Monday, August 9, 2021

Afghanistan update: It's really bad

Taliban flag flying over the main square in Kunduz yesterday


The New York Times writes:
KABUL, Afghanistan — The Taliban seized three Afghan cities on Sunday, including the commercial hub of Kunduz, officials said, escalating a sweeping offensive that has claimed five provincial capitals in three days and shown how little control the government has over the country without American military power to protect it.

Never before in 20 years of war had the Taliban directly assaulted more than one provincial capital at a time. Now, three fell on Sunday alone — Kunduz, Sar-i-Pul and Taliqan, all in the north — and even more populous cities are under siege, in a devastating setback for the Afghan government.

The fall of these cities is taking place just weeks before U.S. forces are set to complete a total withdrawal from Afghanistan, laying bare a difficult predicament for President Biden.

Since the U.S. withdrawal began, the Taliban have captured more than half of Afghanistan’s 400-odd districts, according to some assessments. And their recent attacks on provincial capitals have violated the 2020 peace deal between the Taliban and the United States. Under that deal, which laid the path for the American withdrawal, the Taliban committed to not attacking provincial centers like Kunduz.
Now the map looks like this:



The government doesn't control much. It is rapidly collapsing, as one would expect of a grossly incompetent, deeply corrupt kleptocratic organization.[1] Also notice how useless the February 2020 agreement that the self-described world's best negotiator and world's smartest person negotiated. That agreement wasn't worth spit the day it was signed by the world's allegedly best negotiator and smartest person. 

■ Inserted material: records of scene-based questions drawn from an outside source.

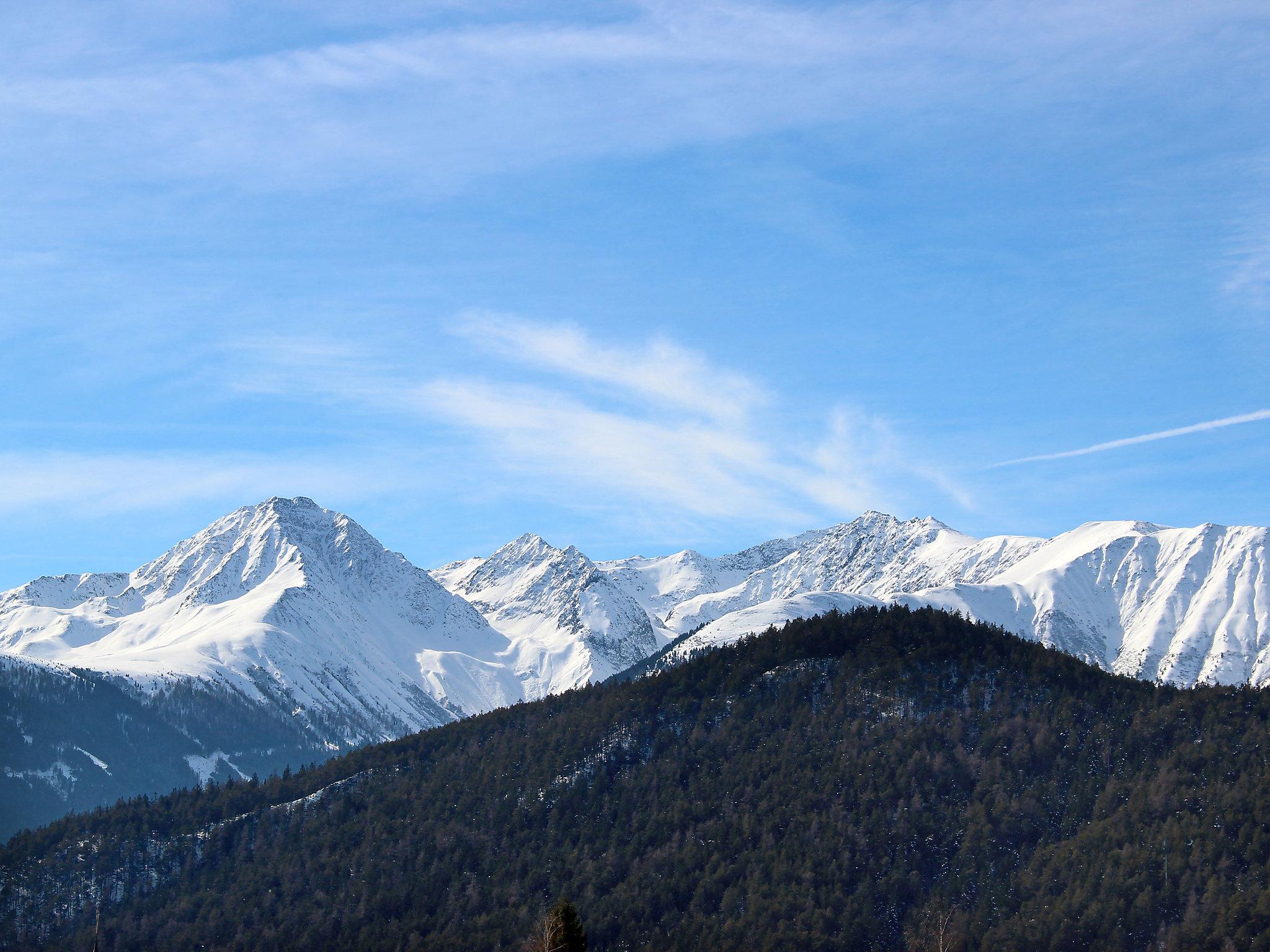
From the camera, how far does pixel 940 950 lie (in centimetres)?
17238

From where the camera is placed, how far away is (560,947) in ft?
544

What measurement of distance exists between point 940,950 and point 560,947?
139 ft
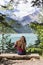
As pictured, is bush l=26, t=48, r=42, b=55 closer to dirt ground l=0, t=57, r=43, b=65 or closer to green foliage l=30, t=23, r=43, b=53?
green foliage l=30, t=23, r=43, b=53

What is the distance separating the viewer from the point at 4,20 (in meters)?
3.10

A bit of historical and personal context 
If I recall correctly, in ~2003-2004 or thereabouts, the Afghan government kicked US auditors out of the country, accusing them of trampling on the sacred sovereignty of Afghanistan. In fact, the auditors were limiting theft of US tax dollars too much. The kleptocrats were pissed that they could not steal freely. They wanted more. The news article I first read those fun facts in was also the first time I recall seeing the word kleptocracy used to describe a country's government. That stuff really stuck with me. When the US auditors got kicked out was when I first concluded that Afghanistan would probably end up being a tragic disaster like Vietnam. And, there's other significant parallels with Vietnam.[2]

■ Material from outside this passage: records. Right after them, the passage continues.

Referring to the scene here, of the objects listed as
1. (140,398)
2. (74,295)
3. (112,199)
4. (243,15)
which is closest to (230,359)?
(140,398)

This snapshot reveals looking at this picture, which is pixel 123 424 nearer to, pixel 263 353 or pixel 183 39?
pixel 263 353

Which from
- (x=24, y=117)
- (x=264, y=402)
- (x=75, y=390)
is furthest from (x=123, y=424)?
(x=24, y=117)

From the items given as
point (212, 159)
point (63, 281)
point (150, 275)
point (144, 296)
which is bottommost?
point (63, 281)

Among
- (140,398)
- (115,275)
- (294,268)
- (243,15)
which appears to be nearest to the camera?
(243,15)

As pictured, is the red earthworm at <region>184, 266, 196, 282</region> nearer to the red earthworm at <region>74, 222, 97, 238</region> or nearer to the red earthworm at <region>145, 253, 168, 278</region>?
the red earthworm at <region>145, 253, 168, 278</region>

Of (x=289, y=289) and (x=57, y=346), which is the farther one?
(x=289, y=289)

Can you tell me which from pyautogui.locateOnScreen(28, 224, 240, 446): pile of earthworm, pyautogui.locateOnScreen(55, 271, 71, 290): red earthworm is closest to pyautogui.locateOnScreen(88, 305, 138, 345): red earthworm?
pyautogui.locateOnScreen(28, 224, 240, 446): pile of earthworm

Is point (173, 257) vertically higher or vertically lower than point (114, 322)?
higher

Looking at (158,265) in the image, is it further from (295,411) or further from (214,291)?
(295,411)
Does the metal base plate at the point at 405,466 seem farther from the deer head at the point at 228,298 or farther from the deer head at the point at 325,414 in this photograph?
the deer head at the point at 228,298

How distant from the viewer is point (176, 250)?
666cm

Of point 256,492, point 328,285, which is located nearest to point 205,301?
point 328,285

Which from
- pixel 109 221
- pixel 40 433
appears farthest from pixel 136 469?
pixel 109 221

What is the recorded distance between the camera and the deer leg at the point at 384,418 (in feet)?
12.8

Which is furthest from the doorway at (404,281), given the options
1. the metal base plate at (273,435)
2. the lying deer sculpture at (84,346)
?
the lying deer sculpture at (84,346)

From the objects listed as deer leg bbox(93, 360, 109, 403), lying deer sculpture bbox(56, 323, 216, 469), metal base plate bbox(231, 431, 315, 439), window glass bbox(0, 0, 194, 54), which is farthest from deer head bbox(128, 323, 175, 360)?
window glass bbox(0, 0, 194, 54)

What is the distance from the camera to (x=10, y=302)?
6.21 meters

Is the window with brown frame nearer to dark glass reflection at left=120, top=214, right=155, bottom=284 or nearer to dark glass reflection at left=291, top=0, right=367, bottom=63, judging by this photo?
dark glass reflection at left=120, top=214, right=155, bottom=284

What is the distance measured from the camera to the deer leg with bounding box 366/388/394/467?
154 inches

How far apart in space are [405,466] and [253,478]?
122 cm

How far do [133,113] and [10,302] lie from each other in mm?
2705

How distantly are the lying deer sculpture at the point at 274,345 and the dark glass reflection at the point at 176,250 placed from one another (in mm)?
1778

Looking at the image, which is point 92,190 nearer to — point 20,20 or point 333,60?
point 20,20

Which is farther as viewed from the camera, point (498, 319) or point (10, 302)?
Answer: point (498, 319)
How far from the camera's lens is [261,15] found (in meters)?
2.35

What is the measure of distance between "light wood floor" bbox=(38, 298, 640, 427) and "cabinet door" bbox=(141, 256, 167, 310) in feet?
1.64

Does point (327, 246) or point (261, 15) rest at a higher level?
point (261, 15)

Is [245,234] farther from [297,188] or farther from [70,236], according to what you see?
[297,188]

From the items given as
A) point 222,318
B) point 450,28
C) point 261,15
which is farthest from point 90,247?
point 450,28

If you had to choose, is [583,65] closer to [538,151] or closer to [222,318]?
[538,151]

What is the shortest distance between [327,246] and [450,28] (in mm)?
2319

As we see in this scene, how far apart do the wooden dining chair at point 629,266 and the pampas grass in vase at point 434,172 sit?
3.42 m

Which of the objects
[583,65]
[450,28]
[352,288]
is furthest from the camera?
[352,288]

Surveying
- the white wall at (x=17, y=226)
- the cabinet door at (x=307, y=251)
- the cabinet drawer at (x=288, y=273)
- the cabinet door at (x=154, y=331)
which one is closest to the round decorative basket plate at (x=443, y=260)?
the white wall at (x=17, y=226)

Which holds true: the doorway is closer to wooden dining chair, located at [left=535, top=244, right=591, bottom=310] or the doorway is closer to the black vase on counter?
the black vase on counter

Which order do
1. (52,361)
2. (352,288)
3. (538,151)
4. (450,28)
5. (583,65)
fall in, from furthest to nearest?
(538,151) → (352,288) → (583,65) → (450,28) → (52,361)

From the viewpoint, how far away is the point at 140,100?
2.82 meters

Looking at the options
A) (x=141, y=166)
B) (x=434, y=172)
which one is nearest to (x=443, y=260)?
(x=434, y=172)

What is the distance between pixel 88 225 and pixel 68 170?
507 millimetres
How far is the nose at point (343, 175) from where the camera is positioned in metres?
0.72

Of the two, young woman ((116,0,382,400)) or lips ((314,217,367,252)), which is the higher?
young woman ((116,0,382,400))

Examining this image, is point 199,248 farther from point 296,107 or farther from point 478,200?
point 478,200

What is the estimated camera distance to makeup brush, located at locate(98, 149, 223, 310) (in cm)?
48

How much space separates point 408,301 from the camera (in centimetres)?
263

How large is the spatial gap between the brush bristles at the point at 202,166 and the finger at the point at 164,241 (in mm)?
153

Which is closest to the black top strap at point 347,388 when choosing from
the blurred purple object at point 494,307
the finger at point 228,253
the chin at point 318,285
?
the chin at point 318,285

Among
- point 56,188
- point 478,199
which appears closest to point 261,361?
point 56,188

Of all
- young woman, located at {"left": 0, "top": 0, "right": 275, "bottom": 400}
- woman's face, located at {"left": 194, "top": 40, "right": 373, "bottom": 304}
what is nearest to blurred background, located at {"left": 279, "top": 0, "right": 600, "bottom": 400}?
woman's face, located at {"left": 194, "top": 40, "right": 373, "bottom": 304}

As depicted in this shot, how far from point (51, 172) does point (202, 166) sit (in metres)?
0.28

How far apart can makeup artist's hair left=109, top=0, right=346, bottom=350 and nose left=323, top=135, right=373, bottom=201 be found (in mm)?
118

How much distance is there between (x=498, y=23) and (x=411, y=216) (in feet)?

Questions: Was the February 2020 agreement between the US and the Taliban good or bad in terms of what it contained (discussed in this post)? Will the Afghan kleptocracy survive for at least six months as US experts have confidently predicted, or will it fall sooner to the Taliban? Should the US welcome the kleptocrats and their stolen billions of US tax dollars into the US so we can get some return on our investment, or is that a bad idea and the kleptocrats should live in France and spend our money there? Because they keep electing crooks and/or liars to office, do the American people deserve to lose their civil liberties, the Republic, the rule of law and democracy?


Footnotes: 
1. I know, deeply corrupt and kleptocratic are duplicative. Bad grammar. I just did it for emphasis.

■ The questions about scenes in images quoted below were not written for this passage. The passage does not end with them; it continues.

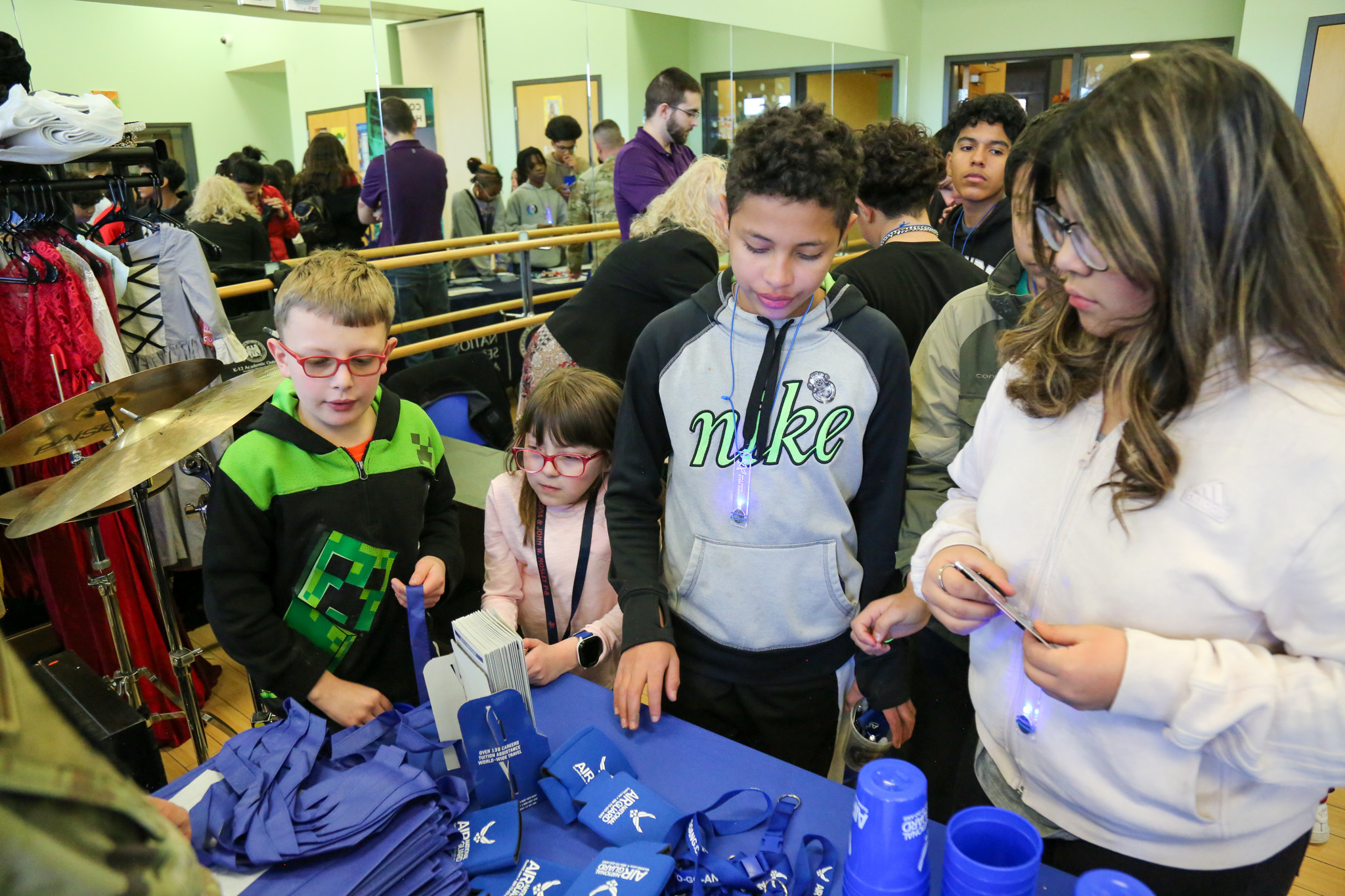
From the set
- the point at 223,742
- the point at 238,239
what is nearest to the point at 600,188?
the point at 238,239

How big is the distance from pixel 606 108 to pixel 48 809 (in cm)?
543

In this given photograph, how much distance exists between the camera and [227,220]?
3557 millimetres

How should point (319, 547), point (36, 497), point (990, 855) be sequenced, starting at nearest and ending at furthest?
point (990, 855), point (319, 547), point (36, 497)

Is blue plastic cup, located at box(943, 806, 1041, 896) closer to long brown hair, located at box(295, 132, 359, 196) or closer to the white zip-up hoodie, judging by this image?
the white zip-up hoodie

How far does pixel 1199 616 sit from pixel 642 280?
5.72 ft

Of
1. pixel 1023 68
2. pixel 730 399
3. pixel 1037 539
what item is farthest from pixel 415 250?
pixel 1023 68

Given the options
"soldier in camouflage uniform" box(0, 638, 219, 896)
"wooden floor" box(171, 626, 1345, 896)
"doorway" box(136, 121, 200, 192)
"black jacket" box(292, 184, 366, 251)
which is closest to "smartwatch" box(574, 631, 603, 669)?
"soldier in camouflage uniform" box(0, 638, 219, 896)

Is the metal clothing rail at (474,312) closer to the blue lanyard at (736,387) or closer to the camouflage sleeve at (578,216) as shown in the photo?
the camouflage sleeve at (578,216)

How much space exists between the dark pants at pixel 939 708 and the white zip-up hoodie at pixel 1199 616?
56 centimetres

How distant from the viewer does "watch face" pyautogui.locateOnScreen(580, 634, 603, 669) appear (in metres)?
1.32

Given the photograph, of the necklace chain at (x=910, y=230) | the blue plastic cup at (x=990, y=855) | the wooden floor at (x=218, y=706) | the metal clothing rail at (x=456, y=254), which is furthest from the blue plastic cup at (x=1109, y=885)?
the metal clothing rail at (x=456, y=254)

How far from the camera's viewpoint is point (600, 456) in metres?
1.59

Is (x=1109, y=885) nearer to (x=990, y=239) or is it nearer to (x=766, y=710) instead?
(x=766, y=710)

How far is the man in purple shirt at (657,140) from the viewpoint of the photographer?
3566 mm
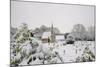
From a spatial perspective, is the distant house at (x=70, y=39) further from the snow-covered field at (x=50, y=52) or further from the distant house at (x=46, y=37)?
the distant house at (x=46, y=37)

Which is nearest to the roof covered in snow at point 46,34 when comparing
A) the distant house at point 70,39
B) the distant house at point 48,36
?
the distant house at point 48,36

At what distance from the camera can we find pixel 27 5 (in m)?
2.25

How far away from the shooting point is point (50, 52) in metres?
2.34

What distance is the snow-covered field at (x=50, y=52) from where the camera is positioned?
221 cm

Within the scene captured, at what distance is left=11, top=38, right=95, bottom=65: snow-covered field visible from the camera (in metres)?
2.21

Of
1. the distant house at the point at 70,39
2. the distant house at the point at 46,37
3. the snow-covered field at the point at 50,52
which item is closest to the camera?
the snow-covered field at the point at 50,52

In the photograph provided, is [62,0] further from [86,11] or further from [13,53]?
[13,53]

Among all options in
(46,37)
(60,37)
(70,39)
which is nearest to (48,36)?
(46,37)

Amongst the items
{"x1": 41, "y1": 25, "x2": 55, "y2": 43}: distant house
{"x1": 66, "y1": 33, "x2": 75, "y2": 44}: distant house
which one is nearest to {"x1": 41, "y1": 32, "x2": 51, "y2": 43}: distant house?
{"x1": 41, "y1": 25, "x2": 55, "y2": 43}: distant house

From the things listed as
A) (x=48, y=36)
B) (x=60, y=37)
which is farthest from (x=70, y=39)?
(x=48, y=36)

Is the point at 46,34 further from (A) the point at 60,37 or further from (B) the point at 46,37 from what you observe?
(A) the point at 60,37

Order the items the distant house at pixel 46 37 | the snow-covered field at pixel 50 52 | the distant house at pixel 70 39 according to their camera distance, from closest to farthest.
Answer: the snow-covered field at pixel 50 52 → the distant house at pixel 46 37 → the distant house at pixel 70 39

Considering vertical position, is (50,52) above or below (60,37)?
below

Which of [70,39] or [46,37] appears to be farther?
[70,39]
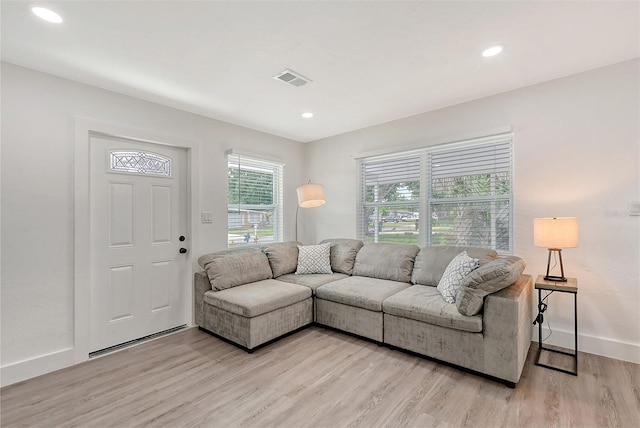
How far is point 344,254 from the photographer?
383cm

U.S. officials constantly said they were making progress. They were not, and they knew it, an exclusive Post investigation found. 
A confidential trove of government documents obtained by The Washington Post reveals that senior U.S. officials failed to tell the truth about the war in Afghanistan throughout the 18-year campaign, making rosy pronouncements they knew to be false and hiding unmistakable evidence the war had become unwinnable.  
The U.S. government tried to shield the identities of the vast majority of those interviewed for the project and conceal nearly all of their remarks. The Post won release of the documents under the Freedom of Information Act after a three-year legal battle.

In the interviews, more than 400 insiders offered unrestrained criticism of what went wrong in Afghanistan and how the United States became mired in nearly two decades of warfare.  
The interviews also highlight the U.S. government’s botched attempts to curtail runaway corruption, build a competent Afghan army and police force, and put a dent in Afghanistan’s thriving opium trade.

The U.S. government has not carried out a comprehensive accounting of how much it has spent on the war in Afghanistan, but the costs are staggering.

That sure does sound familiar. The press fighting in court to release information that shows the US government to be a bunch of lying liars about a hopeless war. 

Of course we don't know how much we spent. The auditors were kicked out years ago.